I think this is 100 percent correct, and many good examples of ephemerality are included that I didn’t excerpt here. The hundreds of pages of my grandfather’s memoirs that he wrote and assembled from old letters for our family not only give me a window into his life in the 1950s, but also help me concretely remember the man I grew up with but who died nearly twenty years ago.

My attempt to write in public, even when I don’t have much to say other than share a photo or excerpt something interesting I’ve read, is as vulnerable as WordPress is, ultimately. I believe in Matt Mullenweg and his vision for WordPress as a resilient and sustainable platform—but what happens to everything here after Matt and I are gone? If there’s any lasting value in the things I’m writing and sharing, past experience points to a physical version of at least the images and words (if not the video/audio) being as important as whatever survives on the internet. Ideally, everything survives. It would be a joy to me if my grandchildren or great grandchildren would be able to see and hear the same sights and sounds that I’m sharing from time to time here—but worst case, the words are enough to tell at least part of the story. How do we ensure something tangible might last for the future?
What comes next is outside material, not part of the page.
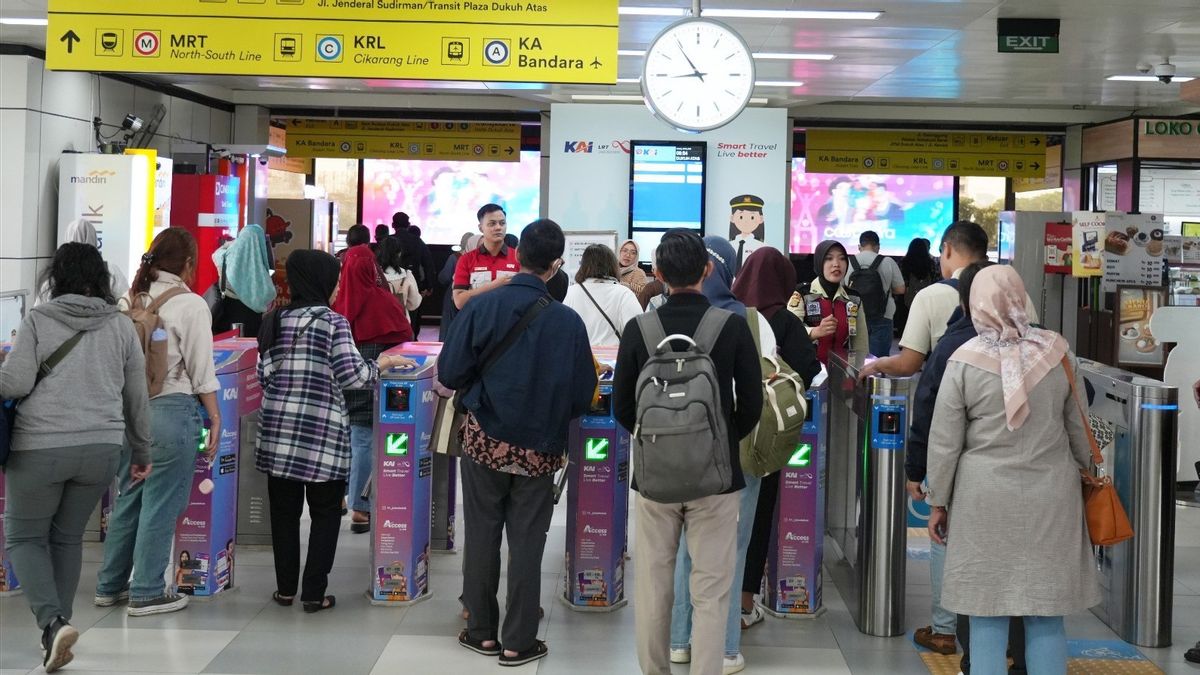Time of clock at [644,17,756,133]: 8:54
“Don’t let someone else control your media or memories. Print your blog. Buy paper books. Find your 50 best pictures from the past year and print them out.” Et cetera.

One short sleep past…

Apropos of nothing, other than a reality we all face:

Death, be not proud, though some have called thee
Mighty and dreadful, for thou art not so;
For those whom thou think’st thou dost overthrow
Die not, poor Death, nor yet canst thou kill me.
From rest and sleep, which but thy pictures be,
Much pleasure; then from thee much more must flow,
And soonest our best men with thee do go,
Rest of their bones, and soul’s delivery.
Thou art slave to fate, chance, kings, and desperate men,
And dost with poison, war, and sickness dwell,
And poppy or charms can make us sleep as well
And better than thy stroke; why swell’st thou then?
One short sleep past, we wake eternally
And death shall be no more; Death, thou shalt die.